§ **Document section**
◆ ◆ ◆ ◆

At the heart of the interoception network: Influence of the parasubthalamic nucleus on autonomic functions and motivated behaviors

Highlights

• The parasubthalamic nucleus is embedded in neural circuits mediating interoception and emotions.

• Parasubthalamic neurons are excitatory and express stress-related neuropeptides.

• The parasubthalamic nucleus responds to food ingestion, visceral distress, and aversive memories.

• The parasubthalamic nucleus controls cardiovascular function, thermoregulation, feeding, and impulsivity.

• Recruitment of parasubthalamic neurons may contribute to negative urgency.

Abstract

The parasubthalamic nucleus (PSTN), a small nucleus located on the lateral edge of the posterior hypothalamus, has emerged in recent years as a highly interconnected node within the network of brain regions sensing and regulating autonomic function and homeostatic needs. Furthermore, the strong integration of the PSTN with extended amygdala circuits makes it ideally positioned to serve as an interface between interoception and emotions. While PSTN neurons are mostly glutamatergic, some of them also express neuropeptides that have been associated with stress-related affective and motivational dysfunction, including substance P, corticotropin-releasing factor, and pituitary adenylate-cyclase activating polypeptide. PSTN neurons respond to food ingestion and anorectic signals, as well as to arousing and distressing stimuli. Functional manipulation of defined pathways demonstrated that the PSTN serves as a central hub in multiple physiologically relevant networks and is notably implicated in appetite suppression, conditioned taste aversion, place avoidance, impulsive action, and fear-induced thermoregulation. We also discuss the putative role of the PSTN in interoceptive dysfunction and negative urgency. This review aims to synthesize the burgeoning preclinical literature dedicated to the PSTN and to stimulate interest in further investigating its influence on physiology and behavior.

This article is part of the special Issue on ‘Neurocircuitry Modulating Drug and Alcohol Abuse'.

Introduction

Organisms maintain their physiology and adapt to changing internal and external environments through homeostatic mechanisms driven by the nervous system. Central processing of bottom-up, afferent signals from the viscera, a process known as interoception, permits detection of changes (conscious or subconscious) within the body, which in turn generates top-down regulatory directives aiming to achieve homeostatic equilibrium (Craig, 2004; Critchley et al., 2004). Accordingly, vital functions such as feeding and drinking rely on interoceptive information to motivate behavior towards homeostasis.

Bodily sensations are conveyed to the brain through neural (vagus nerve, spinothalamic tract) and humoral (via circumventricular organs) channels, which, for the most part, converge in the nucleus of the tractus solitarius (NTS). The information then transits through the parabrachial nuclei (PBN), periaqueductal gray matter (PAG), and viscerosensory thalamus. The latter structures then relay the signals to the hypothalamus, amygdala, anterior cingulate cortex, and agranular insular cortex (AI), where they get integrated with other sensory modalities and learned associations, and ultimately modulate emotional states and behavioral choices (Critchley and Harrison, 2013; Khalsa et al., 2018). Hypothalamic cell groups coordinate the feedback regulation of autonomic functions in response to those signals through their projections to preganglionic sympathetic and parasympathetic neurons in the medulla (e.g., NTS) and spinal cord (Loewy, 1991).

The parasubthalamic nucleus (PSTN) was identified 17 years ago as a preautonomic hypothalamic nucleus (Goto and Swanson, 2004) and it has since emerged as a heavily interconnected node within the central network sensing and regulating autonomic function (Fig. 1). The present review aims to synthesize the growing preclinical work that has revealed the connectivity and molecular makeup of PSTN neurons and their engagement not only in the regulation of autonomic functions but also in the control of feeding behavior and the encoding of aversive experiences. The PSTN is still by and large an understudied brain region (as an index, a Pubmed search using the keyword “parasubthalamic” currently returns 30 publications) and we hope that this review will stimulate interest in further investigating its multifaceted effects on physiology and behavior.

◆ ◆ ◆ ◆

§ **Records shown**
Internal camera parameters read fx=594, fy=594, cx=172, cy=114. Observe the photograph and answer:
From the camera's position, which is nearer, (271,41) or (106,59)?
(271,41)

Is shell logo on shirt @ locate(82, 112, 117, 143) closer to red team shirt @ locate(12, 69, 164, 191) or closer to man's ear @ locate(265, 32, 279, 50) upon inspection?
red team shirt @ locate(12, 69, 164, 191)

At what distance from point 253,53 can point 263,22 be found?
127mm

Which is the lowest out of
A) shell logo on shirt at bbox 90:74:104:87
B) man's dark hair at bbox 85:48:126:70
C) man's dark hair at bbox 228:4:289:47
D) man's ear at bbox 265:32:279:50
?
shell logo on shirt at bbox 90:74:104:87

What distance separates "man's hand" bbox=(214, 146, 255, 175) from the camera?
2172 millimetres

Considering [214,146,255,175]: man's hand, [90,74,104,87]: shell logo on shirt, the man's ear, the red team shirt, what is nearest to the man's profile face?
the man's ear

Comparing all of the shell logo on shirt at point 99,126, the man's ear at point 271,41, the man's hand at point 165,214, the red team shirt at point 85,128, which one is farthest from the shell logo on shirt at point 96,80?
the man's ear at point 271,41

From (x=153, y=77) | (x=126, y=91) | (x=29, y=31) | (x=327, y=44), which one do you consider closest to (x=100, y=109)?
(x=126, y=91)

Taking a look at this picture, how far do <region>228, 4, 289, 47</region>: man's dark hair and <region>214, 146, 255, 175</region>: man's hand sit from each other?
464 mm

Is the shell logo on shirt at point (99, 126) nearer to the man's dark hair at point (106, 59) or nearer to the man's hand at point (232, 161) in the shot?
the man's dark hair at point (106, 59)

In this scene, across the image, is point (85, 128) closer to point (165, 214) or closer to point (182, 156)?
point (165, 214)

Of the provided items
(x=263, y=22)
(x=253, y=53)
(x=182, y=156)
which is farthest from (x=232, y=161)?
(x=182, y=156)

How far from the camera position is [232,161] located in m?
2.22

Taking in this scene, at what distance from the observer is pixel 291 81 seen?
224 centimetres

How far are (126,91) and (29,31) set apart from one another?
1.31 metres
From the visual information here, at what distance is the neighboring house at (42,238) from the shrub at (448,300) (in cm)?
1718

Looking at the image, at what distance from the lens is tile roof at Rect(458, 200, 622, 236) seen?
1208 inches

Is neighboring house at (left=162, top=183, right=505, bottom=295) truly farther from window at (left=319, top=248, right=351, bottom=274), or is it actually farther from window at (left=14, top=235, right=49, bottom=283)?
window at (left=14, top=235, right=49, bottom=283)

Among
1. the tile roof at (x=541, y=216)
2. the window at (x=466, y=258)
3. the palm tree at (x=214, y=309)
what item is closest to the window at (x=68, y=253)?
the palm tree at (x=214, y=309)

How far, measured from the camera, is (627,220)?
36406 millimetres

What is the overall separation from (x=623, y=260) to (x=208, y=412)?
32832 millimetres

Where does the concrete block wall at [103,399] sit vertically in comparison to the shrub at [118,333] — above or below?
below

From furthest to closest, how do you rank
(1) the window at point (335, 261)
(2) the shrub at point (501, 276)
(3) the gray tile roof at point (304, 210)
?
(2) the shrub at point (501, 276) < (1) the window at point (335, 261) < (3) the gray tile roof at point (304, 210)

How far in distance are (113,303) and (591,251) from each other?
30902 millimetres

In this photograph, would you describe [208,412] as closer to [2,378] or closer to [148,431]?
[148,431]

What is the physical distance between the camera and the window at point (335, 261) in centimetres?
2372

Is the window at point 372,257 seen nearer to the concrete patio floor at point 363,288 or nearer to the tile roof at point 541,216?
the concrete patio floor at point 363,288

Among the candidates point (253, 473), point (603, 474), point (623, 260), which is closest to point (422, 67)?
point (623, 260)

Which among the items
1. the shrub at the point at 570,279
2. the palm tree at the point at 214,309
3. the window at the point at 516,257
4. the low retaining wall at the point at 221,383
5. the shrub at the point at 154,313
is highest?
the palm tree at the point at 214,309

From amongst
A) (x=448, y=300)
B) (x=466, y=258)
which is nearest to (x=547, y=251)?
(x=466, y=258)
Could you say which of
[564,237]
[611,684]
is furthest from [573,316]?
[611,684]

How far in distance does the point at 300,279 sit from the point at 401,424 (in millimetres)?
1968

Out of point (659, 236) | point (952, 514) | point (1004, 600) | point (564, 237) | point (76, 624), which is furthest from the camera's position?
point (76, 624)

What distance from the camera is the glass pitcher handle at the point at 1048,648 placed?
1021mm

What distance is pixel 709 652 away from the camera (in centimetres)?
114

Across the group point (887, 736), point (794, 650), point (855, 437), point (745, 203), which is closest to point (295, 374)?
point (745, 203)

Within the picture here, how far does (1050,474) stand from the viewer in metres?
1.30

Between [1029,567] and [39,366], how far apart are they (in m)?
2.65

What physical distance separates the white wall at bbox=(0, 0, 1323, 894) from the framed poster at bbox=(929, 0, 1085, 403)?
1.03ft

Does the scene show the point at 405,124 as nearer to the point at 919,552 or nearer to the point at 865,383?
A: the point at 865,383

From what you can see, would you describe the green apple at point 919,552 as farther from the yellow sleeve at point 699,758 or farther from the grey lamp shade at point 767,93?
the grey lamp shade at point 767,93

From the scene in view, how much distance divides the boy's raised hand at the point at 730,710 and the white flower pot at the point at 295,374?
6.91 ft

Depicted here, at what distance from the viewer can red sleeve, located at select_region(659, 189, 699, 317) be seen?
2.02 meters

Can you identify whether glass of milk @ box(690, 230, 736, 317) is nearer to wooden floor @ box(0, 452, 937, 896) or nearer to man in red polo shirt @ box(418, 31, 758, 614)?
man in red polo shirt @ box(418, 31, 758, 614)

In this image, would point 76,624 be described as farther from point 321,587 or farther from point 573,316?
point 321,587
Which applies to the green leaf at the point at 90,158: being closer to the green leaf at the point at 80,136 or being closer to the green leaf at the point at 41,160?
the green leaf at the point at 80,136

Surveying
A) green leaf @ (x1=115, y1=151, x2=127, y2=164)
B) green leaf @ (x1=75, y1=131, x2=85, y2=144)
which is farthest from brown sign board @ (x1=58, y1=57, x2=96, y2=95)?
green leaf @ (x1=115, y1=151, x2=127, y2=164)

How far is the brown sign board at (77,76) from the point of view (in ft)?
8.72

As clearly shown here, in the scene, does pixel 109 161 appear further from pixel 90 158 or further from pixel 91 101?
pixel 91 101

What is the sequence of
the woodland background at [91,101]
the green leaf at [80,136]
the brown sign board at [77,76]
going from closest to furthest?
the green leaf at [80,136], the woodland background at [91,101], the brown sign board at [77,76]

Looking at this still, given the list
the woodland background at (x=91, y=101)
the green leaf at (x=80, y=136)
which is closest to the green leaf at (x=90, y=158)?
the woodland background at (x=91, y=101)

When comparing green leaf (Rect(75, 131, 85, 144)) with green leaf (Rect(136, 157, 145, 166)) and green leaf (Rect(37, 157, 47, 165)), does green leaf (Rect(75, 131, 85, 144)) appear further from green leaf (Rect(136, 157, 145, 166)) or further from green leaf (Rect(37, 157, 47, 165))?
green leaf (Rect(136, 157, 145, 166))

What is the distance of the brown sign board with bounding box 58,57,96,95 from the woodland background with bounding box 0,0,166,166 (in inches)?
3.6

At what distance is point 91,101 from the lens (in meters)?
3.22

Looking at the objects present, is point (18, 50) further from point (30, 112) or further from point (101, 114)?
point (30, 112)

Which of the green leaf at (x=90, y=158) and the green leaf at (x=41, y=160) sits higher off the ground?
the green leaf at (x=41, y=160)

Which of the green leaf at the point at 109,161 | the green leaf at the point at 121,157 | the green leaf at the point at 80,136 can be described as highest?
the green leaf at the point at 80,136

◆ ◆ ◆ ◆

§ **What you should do**
List the neuropeptides that the review on the parasubthalamic nucleus says some of its neurons express. The records are separate material from the review on the parasubthalamic nucleus.

§ **Your response**
- Substance P
- Corticotropin-releasing factor
- Pituitary adenylate-cyclase activating polypeptide